In a Sunday interview with Fox News’s Chris Wallace, Mulvaney insisted, “That’s what people are saying that I said, but I didn’t say that.” He maintained that he had given only “two reasons” for the suspension of military aid to Ukraine: corruption and US demands for other countries to give assistance.

Wallace then played the clip from Thursday where Mulvaney spoke of the investigation of the DNC, the Chief of Staff.

“You said three reasons,” the interviewer summarized.

Mulvaney stepped back, “I recognize that,” but tried to counter-attack: “Go back to what actually happened in the real world….Folks misinterpreted what I said.
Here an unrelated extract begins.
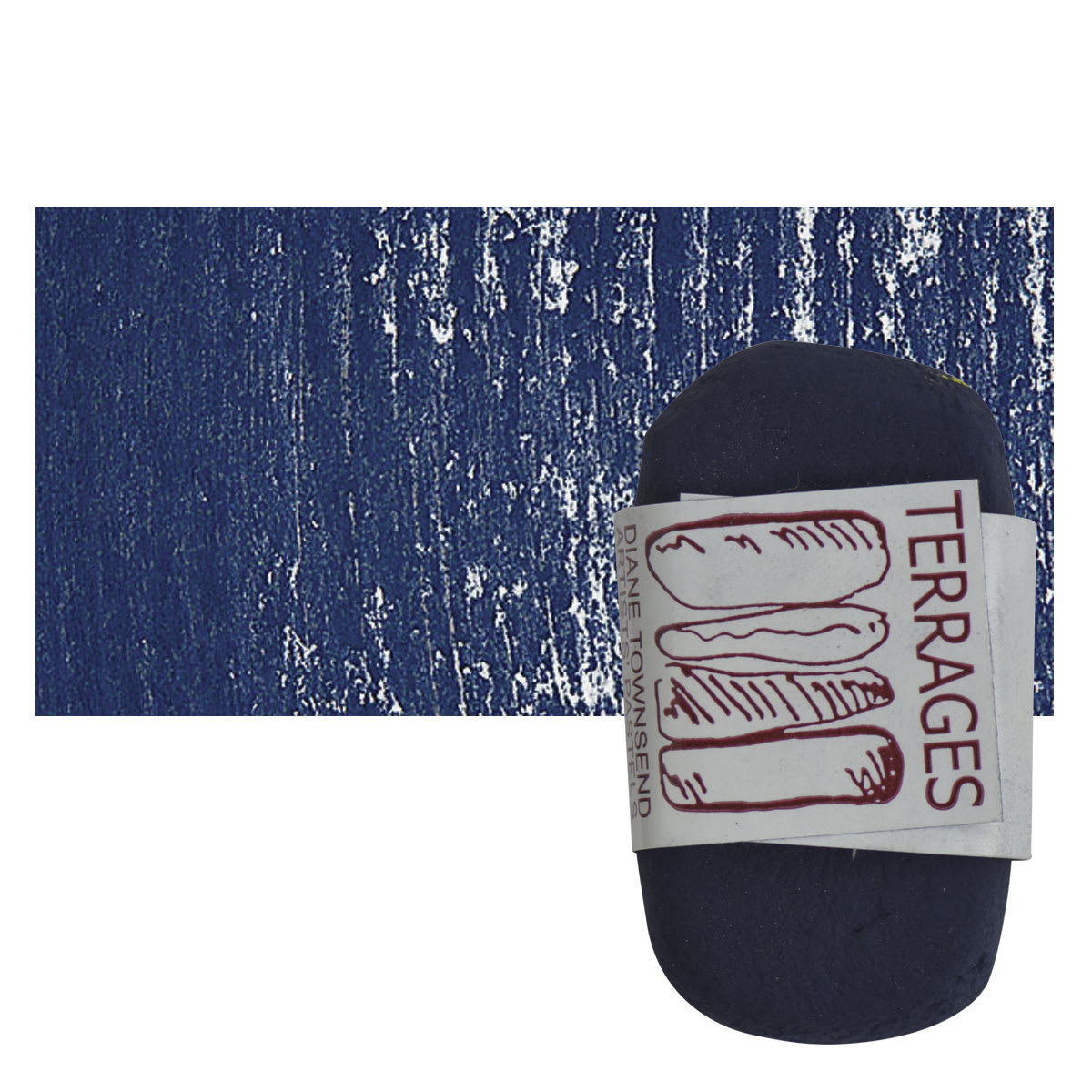 Townsend Terrages Pastel - Ultra Blue Black pastel and swatch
But the facts are absolutely clear and they are there for everyone to see.”

The Chief of Staff insisted there was no quid pro quo because “the money [military aid] flowed without any connection whatsoever to the D.N.C. server”.

In fact, the White House only released the assistance in September after the initial revelations of the Trump-Zelenskiy call in the CIA official’s formal complaint.

Mulvaney then risked a further assertion of the conspiracy theory about a “Ukraine server” hacking the Democrats, used to cover up Russia’s interference in support of Trump in the 2016 election.

It is legitimate for the President to want to know what’s going on with the ongoing investigation into the server. Can I see how people took that the wrong way? Absolutely.

Secretary of State Mike Pompeo, who has tried unsuccessfully to block House committees from interviewing witnesses and obtaining documents, distanced himself from Mulvaney: “I will leave to the Chief of Staff to explain what it is he said and what he intended.”